PROBLEM -> Retype the Micheál Schlingermann profile in full, keeping every character unchanged.

TEXT SEGMENT ->
++++++

Personal information
- Full name: Micheál Schlingermann
- Date of birth: 23 June 1991 (age 35)
- Place of birth: Castlebar, County Mayo, Ireland
- Position: Goalkeeper

Youth career
- Kiltimagh/Knock United
- 2006–2009: Sligo Rovers

Senior career*
- Years: Team / Apps / (Gls)
- 2009: Sligo Rovers / 1 / (0)
- 2010–2011: Athlone Town / 42 / (0)
- 2012: Monaghan United / 5 / (0)
- 2012–2015: Drogheda United / 64 / (0)
- 2016–2018: Sligo Rovers / 54 / (0)
- 2020: Galway United / 5 / (0)
- 2021–2022: Athlone Town / 40 / (0)
- 2023–: Kiltimagh-Knock United

Managerial career
- 2024–: Mayo FC (goalkeeping coach)
- 2026–: Mayo FC (assistant)

= Micheál Schlingermann =

Irish soccer player and Gaelic footballer

Micheál Schlingermann (born 23 June 1991) is an Irish former professional footballer in the League of Ireland and a former Gaelic footballer for the Mayo county team. He is the current assistant and goalkeeping coach of FAI National League side Mayo FC.

++++++

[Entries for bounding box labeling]
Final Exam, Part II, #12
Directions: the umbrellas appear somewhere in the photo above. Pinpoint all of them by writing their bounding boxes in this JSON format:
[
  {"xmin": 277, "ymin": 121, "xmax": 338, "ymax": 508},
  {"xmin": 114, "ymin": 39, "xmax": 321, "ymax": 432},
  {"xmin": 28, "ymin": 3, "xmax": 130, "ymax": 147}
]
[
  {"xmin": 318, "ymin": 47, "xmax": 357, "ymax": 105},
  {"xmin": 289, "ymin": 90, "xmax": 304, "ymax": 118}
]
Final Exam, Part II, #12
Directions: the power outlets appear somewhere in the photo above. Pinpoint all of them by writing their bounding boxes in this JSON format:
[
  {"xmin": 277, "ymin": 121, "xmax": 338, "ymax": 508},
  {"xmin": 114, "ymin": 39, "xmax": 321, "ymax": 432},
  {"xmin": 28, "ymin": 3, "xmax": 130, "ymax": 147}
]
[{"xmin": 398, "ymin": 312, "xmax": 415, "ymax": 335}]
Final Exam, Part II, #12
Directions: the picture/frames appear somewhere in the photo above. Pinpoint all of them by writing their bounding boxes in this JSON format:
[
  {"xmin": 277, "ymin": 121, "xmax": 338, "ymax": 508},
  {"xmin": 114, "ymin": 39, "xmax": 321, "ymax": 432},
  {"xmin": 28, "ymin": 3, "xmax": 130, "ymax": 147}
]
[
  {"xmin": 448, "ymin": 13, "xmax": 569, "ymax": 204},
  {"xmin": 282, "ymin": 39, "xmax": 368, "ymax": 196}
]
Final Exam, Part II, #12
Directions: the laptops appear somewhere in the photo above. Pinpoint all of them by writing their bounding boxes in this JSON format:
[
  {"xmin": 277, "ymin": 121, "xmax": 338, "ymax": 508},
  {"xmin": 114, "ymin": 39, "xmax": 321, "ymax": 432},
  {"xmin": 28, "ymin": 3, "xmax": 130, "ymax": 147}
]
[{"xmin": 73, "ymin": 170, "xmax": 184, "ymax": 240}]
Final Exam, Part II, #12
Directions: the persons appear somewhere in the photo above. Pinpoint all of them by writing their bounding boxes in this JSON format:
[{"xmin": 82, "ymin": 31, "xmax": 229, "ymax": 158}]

++++++

WRITTEN RESPONSE ->
Personal information
- Full name: Micheál Schlingermann
- Date of birth: 23 June 1991 (age 35)
- Place of birth: Castlebar, County Mayo, Ireland
- Position: Goalkeeper

Youth career
- Kiltimagh/Knock United
- 2006–2009: Sligo Rovers

Senior career*
- Years: Team / Apps / (Gls)
- 2009: Sligo Rovers / 1 / (0)
- 2010–2011: Athlone Town / 42 / (0)
- 2012: Monaghan United / 5 / (0)
- 2012–2015: Drogheda United / 64 / (0)
- 2016–2018: Sligo Rovers / 54 / (0)
- 2020: Galway United / 5 / (0)
- 2021–2022: Athlone Town / 40 / (0)
- 2023–: Kiltimagh-Knock United

Managerial career
- 2024–: Mayo FC (goalkeeping coach)
- 2026–: Mayo FC (assistant)

= Micheál Schlingermann =

Irish soccer player and Gaelic footballer

Micheál Schlingermann (born 23 June 1991) is an Irish former professional footballer in the League of Ireland and a former Gaelic footballer for the Mayo county team. He is the current assistant and goalkeeping coach of FAI National League side Mayo FC.